The Topix index rose a seventh day as the yen held losses after posting its steepest daily decline in a month on U.S. jobs data, outweighing a report that showed Japan’s recession was deeper than expected.
 
Bridgestone Corp., a maker of tires that gets about 81 percent of sales overseas, added 1.9 percent.

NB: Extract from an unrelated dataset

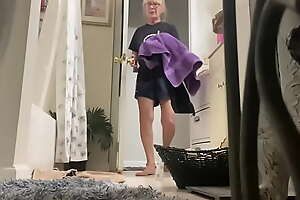 Spying on my step grandma getting in the shower again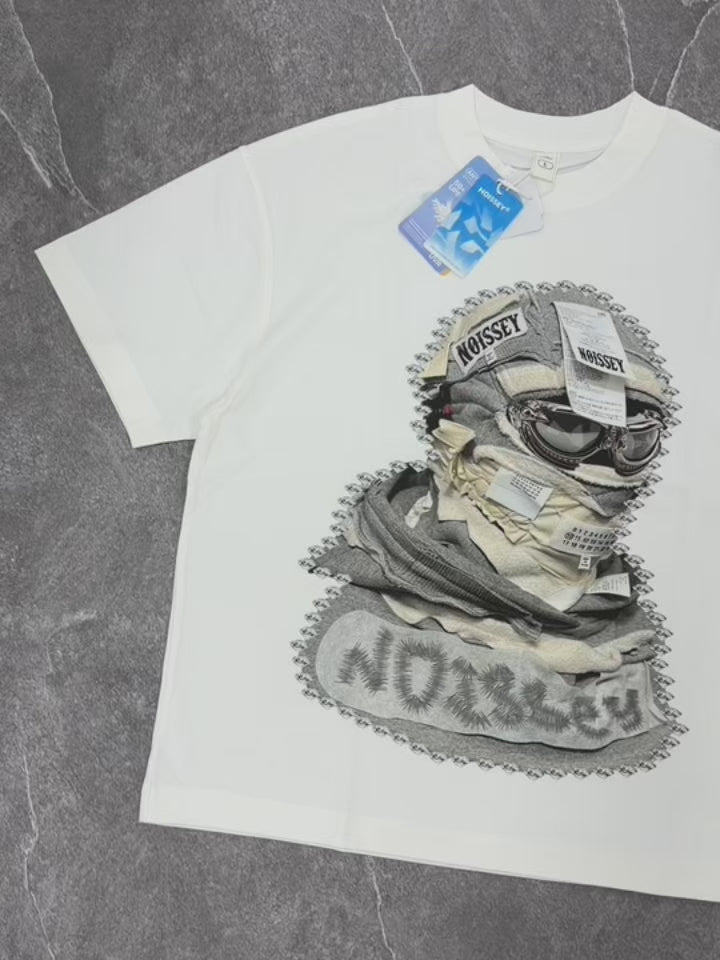 NOISSEY "Deconstructed Mask" Boxy Heavyweight Cooling Tee - White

Toyota Motor Corp. was the biggest contributor to gains on the Topix index, with the carmaker closing at its highest since March 2007. Sony Corp. dropped 3.3 percent amid mounting evidence linking North Korea to a hacking attack on the company’s film and television division.
 
The Topix rose 0.1 percent to 1,447.58 in Tokyo, closing at its highest since December 2007. The Nikkei 225 Stock Average added 0.1 percent to 17,935.64. The yen traded at 121.46 per dollar, holding losses after weakening 1.4 percent on Dec. 5., the largest decline since Nov. 3. U.S. stocks closed at records last week while European shares recovered from the biggest drop in seven weeks.
 
“With the yen weakening, stocks should also keep going higher,” said Khiem Do, who helps oversee about $60 billion as Hong Kong-based head of Asian multi-asset strategy at Baring Asset Management Ltd. “I don’t think the GDP downward revision matters much.”
 
Japan Economy
 
A report today showed Japan’s recession was deeper than initially estimated. Gross domestic product shrank an annualized 1.9 percent in the third quarter, more than the 1.6 percent drop estimated last month. Weaker-than-expected business investment compounded damage from a slump in consumer spending after a sales-tax rise in April.
 
Tiremakers led gains on the Topix. (TPX) Bridgestone, the nation’s largest maker of tires, rose 1.9 percent to 4,391 yen. Toyo Tire & Rubber Co. gained 1.4 percent to 2,527 yen after SMBC Nikkei Securities Inc. raised its price target to 2,600 yen from 2,200 yen on a weakening yen and cheaper raw materials.
 
Sony sank 3.3 percent to 2,590 yen as North Korea’s state-run news agency said the nation’s supporters may have been behind an attack on the company’s film and television unit.
 
Toyota added 1.5 percent to 7,858 yen as the world’s largest automaker rose a seventh day, its longest winning streak since Sept. 19.
 
U.S. Jobs
 
U.S. employers added 321,000 workers in November, marking the 10th straight month that employment increased by at least 200,000, the longest such stretch since 1995. The result exceeded the most optimistic projection in a Bloomberg survey of economists, while the jobless rate held at a six-year low of 5.8 percent. The Federal Reserve is weighing jobs growth as it meets next week to decide when the economy will be strong enough to withstand higher interest rates.
 
“After digesting the positive U.S. employment data and the weaker yen, the market could trade cautiously as it eyes the possibility of higher U.S. interest rates,” said Shoji Hirakawa, chief equity strategist at Okasan Securities Co. in Tokyo. “As U.S. stocks didn’t close very strongly, the market could be top-heavy.”
 
Election Season
 
Japanese voters head to the polls on Dec. 14, with the focus on economic policies. Prime Minister Shinzo Abe decided to delay another sales-tax increase by 18 months and call a vote after the economy contracted in the September quarter. The Bank of Japan last month kept a pledge to expand the monetary base at an annual pace of 80 trillion yen.
 
Futures on the Standard & Poor’s 500 Index slipped less than 0.1 percent today after the underlying measure rose 0.2 percent on Dec. 5.